Text block: Begin
- Original 1979 LP sleeve

Studio album by DAF
- Released: 1979
- Recorded: February–April 1979
- Genre: Noise rock, post-punk, krautrock, industrial, Neue Deutsche Welle, experimental rock
- Length: 29:52
- Label: Warning/Ata Tak

DAF chronology
|  | Ein Produkt der Deutsch-Amerikanischen Freundschaft (1979) | Die Kleinen und die Bösen (1980) |

= Ein Produkt der Deutsch-Amerikanischen Freundschaft =

Ein Produkt der Deutsch-Amerikanischen Freundschaft (A Product of German-American Friendship) is the first album by the German electronic music group Deutsch-Amerikanische Freundschaft. It was the second release, and first album, on Kurt Dahlke's Ata Tak label (then called Warning) in 1979.

The album consists of 22 untitled instrumental experimental pieces, in styles from post-punk to industrial music.

The album was reissued on Mute Records in 1999 and on Bureau B/Ata Tak in 2012.

Professional ratings
Review scores
| Source | Rating |
| AllMusic |  |

== Personnel ==
Singer Gabi Delgado had temporarily left the band after early recordings had not worked out, so the other members recorded the album as instrumentals between February and April 1979. Members on the recording were Kurt Dahlke (keyboards), Robert Görl (drums), Michael Kemner (bass) and Wolfgang Spelman (guitar).
Text block: End
*What the task asks*: According to the text on DAF's first album, how many pieces does the album contain?
Exercise data: Begin
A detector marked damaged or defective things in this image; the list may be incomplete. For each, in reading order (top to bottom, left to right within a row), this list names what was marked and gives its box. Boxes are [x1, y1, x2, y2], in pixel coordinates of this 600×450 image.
Exercise data: End
*Written response*: It contains 22 untitled instrumental experimental pieces.